Change the law to stop homophobia, urge FA

 

The Football Association wants homophobic chanting outlawed under the same legislation currently used to stop racist abuse.

The governing body is also calling on the Government to ensure that technology providers are made aware of their responsibility in "managing abusive behaviour via their platforms".

The measures indicate a belief within the game's governing body that more must be done to curb all forms of abuse.

The FA wants to tackle homophobia inside grounds by a review of the 1991 Football Offences Act, which forbids indecent or racist chanting at designated football matches.

It wants "greater consistency across the country in the work of the Crown Prosecution Service so that thresholds for football banning orders and public order offences are more consistently applied".

These action points were made in a letter written on 14 May by David Bernstein to Jeremy Hunt, then Secretary of State for Culture, Media and Sport. The letter came three months after the Prime Minister held a Downing Street summit on racism in the game following the incidents involving Luis Suarez and John Terry.

In the letter, Bernstein states that the FA "has a record to be proud of in kicking discrimination out of English football and promoting equality". However, he says that further measures to tackle discrimination will require government help.

The letter's contents are in stark contrast to the conclusions of a Culture, Media and Sport select committee report on racism in football released last week.

This put the ball firmly in the FA's court.

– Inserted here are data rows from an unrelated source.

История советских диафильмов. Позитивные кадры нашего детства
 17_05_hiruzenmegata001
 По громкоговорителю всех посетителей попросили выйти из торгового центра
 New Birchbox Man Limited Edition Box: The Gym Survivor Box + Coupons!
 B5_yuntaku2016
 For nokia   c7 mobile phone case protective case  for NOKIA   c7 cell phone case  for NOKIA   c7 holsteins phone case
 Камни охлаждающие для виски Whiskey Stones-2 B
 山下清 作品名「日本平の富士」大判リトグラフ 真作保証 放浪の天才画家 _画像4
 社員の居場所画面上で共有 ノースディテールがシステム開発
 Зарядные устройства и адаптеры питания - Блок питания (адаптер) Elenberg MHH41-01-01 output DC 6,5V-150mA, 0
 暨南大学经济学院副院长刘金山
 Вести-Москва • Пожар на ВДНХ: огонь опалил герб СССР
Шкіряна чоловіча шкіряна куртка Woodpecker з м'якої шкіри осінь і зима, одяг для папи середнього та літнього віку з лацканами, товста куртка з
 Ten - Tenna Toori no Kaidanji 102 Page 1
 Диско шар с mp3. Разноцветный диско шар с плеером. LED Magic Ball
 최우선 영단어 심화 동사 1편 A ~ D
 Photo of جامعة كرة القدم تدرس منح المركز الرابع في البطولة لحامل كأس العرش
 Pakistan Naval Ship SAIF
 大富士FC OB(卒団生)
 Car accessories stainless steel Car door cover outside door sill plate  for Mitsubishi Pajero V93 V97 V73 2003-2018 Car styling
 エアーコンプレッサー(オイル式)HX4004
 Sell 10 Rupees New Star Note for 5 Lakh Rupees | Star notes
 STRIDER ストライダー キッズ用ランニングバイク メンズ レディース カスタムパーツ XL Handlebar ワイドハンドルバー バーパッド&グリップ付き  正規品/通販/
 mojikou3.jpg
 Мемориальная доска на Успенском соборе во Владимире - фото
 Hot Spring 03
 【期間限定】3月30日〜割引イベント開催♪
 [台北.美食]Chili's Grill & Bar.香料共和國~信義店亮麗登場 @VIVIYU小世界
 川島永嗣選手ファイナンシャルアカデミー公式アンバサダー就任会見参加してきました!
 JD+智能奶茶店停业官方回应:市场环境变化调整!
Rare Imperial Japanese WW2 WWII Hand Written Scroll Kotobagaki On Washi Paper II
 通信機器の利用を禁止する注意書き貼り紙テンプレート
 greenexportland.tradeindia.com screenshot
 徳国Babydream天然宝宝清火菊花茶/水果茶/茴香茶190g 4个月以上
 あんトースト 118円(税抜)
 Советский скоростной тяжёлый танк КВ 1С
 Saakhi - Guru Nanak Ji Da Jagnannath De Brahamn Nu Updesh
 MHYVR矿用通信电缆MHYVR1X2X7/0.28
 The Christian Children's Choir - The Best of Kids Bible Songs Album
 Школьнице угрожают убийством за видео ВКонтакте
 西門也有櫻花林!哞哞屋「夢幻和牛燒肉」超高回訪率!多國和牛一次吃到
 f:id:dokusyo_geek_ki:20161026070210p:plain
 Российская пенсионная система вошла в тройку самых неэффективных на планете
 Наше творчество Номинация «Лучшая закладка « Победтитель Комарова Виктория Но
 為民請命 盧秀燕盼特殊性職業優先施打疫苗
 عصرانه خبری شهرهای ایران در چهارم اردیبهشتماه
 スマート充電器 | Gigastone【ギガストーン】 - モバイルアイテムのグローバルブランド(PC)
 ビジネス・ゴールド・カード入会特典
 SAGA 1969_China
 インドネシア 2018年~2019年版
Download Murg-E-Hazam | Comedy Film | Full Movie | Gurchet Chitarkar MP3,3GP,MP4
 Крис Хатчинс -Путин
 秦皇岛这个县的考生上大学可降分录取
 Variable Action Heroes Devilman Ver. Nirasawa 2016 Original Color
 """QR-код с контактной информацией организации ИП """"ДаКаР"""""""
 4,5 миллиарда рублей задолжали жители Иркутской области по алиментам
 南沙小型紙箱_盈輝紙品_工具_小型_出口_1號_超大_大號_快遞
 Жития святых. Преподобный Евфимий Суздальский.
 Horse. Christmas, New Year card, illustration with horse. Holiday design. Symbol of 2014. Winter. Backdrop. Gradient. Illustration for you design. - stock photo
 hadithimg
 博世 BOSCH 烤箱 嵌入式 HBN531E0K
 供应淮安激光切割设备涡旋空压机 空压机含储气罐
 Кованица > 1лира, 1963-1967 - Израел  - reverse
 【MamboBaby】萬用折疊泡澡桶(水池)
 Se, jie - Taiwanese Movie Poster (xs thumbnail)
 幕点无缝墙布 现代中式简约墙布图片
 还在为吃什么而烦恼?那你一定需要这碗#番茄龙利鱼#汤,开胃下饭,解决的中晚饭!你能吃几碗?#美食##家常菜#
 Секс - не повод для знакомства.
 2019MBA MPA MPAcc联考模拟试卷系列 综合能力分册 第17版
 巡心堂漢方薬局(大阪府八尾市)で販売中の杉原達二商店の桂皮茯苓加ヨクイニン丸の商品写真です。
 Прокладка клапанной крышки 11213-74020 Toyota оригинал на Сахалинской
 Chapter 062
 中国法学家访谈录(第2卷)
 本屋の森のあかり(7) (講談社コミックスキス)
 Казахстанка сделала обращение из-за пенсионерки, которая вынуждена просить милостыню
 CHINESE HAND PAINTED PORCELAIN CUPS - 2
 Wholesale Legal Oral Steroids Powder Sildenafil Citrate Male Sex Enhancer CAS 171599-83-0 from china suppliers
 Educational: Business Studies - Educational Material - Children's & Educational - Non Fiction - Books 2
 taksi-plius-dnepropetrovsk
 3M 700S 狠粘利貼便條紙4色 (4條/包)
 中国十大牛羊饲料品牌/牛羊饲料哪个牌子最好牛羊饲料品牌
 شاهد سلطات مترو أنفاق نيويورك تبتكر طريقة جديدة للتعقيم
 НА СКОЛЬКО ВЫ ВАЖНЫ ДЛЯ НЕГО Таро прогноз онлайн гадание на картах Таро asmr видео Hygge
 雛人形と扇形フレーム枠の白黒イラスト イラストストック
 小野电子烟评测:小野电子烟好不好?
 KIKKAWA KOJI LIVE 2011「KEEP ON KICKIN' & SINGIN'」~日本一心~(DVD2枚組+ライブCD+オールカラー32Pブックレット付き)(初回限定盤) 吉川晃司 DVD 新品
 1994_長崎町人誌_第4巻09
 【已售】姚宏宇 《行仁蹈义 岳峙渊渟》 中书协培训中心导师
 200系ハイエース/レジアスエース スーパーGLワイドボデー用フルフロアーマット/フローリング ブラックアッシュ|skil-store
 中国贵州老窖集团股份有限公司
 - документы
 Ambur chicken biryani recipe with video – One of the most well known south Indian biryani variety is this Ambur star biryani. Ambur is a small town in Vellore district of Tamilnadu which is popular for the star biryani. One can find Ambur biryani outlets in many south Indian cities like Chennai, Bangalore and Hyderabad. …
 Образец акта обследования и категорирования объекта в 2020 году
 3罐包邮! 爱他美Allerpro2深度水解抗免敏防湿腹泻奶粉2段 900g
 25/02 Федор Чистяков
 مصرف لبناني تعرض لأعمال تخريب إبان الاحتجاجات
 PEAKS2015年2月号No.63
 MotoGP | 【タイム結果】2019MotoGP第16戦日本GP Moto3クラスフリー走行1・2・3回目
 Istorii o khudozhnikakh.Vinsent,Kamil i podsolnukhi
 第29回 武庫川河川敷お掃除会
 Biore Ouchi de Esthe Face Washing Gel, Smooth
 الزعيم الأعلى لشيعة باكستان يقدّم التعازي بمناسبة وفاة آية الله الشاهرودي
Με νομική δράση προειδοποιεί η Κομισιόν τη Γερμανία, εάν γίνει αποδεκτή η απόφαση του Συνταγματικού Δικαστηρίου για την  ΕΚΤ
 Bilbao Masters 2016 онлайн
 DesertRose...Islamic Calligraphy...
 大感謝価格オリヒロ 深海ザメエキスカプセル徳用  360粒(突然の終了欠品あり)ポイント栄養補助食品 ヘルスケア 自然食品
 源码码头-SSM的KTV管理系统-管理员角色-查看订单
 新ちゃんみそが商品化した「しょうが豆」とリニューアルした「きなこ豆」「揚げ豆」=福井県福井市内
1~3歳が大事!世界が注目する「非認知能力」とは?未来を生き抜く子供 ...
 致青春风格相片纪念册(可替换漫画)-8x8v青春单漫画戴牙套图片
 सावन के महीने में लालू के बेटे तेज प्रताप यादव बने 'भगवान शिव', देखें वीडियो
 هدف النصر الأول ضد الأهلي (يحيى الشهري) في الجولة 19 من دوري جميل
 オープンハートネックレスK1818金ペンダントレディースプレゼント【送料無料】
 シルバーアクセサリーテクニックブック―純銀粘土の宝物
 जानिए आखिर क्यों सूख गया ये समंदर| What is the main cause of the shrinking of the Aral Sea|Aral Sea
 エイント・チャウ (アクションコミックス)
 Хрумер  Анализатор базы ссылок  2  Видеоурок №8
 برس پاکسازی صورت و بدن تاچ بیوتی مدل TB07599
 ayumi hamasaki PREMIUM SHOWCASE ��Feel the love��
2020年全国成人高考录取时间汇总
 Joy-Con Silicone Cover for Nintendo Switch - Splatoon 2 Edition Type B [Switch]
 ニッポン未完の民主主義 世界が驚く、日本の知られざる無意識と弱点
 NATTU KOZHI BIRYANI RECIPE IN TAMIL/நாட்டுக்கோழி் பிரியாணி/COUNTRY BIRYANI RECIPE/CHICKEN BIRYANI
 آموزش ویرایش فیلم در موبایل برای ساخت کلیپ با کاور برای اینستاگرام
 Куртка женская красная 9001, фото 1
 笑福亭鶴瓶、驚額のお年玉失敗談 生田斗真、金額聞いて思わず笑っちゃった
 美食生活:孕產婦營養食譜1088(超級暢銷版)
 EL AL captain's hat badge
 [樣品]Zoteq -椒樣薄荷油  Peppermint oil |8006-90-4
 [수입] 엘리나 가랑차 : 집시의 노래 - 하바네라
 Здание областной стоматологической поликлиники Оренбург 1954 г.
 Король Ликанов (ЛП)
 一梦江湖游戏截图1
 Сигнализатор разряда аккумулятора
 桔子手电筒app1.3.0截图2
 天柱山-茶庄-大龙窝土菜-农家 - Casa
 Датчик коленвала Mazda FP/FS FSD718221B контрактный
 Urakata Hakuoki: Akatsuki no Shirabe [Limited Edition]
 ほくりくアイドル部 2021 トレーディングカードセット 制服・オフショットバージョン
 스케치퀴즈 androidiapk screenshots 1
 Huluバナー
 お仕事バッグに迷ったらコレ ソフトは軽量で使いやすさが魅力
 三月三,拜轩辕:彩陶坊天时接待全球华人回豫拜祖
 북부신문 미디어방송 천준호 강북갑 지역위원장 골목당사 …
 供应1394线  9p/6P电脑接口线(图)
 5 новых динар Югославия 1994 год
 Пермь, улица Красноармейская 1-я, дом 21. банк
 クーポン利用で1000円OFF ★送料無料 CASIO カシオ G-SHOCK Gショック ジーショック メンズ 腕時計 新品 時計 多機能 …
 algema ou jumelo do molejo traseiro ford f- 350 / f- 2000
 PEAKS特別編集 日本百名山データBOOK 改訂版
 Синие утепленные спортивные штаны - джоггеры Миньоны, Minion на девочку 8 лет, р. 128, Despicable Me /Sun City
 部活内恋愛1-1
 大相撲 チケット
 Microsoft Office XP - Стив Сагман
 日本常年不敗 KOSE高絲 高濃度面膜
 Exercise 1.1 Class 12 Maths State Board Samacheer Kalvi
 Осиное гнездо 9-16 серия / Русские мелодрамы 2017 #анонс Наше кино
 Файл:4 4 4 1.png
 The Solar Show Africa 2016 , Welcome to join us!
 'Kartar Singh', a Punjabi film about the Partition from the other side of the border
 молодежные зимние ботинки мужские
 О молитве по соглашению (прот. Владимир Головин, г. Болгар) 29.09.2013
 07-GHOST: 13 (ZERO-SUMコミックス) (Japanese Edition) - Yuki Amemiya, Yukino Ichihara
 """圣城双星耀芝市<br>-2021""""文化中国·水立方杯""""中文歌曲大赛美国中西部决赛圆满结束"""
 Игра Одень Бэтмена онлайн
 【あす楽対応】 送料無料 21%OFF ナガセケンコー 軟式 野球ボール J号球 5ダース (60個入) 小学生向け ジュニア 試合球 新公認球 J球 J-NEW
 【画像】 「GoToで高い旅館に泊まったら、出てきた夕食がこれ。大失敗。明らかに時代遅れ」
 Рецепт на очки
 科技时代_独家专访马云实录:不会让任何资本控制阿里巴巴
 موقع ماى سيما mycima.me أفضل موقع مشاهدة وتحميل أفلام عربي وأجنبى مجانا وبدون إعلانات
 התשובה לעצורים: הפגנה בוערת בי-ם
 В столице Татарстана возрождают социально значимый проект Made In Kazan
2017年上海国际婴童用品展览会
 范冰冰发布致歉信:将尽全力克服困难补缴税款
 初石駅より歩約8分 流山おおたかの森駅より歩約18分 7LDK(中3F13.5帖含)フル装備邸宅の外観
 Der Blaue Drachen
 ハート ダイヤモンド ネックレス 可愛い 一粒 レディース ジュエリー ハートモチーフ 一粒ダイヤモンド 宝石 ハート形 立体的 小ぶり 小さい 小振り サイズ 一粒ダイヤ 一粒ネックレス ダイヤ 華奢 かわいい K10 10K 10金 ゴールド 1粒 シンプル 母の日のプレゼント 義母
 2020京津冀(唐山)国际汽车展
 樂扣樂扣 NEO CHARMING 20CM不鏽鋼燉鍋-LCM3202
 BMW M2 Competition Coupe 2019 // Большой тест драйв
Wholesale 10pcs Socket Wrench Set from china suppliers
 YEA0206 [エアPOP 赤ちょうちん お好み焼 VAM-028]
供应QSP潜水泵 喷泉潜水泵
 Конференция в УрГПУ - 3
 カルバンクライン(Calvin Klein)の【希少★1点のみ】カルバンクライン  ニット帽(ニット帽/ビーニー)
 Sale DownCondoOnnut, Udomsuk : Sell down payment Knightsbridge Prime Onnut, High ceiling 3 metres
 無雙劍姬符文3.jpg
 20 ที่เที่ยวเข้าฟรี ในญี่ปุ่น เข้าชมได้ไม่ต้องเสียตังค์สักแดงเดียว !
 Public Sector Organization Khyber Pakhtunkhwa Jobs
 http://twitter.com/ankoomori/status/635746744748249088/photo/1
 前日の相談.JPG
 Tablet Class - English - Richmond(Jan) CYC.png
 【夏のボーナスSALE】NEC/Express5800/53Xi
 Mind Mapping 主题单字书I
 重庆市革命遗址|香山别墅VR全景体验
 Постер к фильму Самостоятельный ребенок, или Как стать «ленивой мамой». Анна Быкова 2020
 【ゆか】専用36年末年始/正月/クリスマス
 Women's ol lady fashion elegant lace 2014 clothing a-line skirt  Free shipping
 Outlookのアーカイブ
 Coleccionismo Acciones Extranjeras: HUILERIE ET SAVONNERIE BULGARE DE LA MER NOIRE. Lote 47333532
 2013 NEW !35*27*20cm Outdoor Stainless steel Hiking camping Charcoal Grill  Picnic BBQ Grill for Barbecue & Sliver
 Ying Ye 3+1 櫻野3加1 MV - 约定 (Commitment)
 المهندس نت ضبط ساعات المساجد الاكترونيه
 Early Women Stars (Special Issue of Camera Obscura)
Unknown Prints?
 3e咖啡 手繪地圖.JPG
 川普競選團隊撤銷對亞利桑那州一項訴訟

While the MPs acknowledged progress had been made, they concluded more needed to be done to combat discrimination.

"We believe," said chairman John Whittingdale, "it is for the FA to take the lead and set the example for everyone, from football authorities at all levels to the grassroots groups, to follow."

Bernstein's argument is that the FA has taken the lead, and he talks with some pride of the steps the FA has taken to reach out to both the Asian community and Muslim women.

However, he accepts that there is "an apparent under-representation of black, Asian and minority ethnic referees in grassroots football".

Bernstein also assured Hunt that the FA will remind referees that they need to recognise and deal with incidents of "discriminatory abuse on the field of play".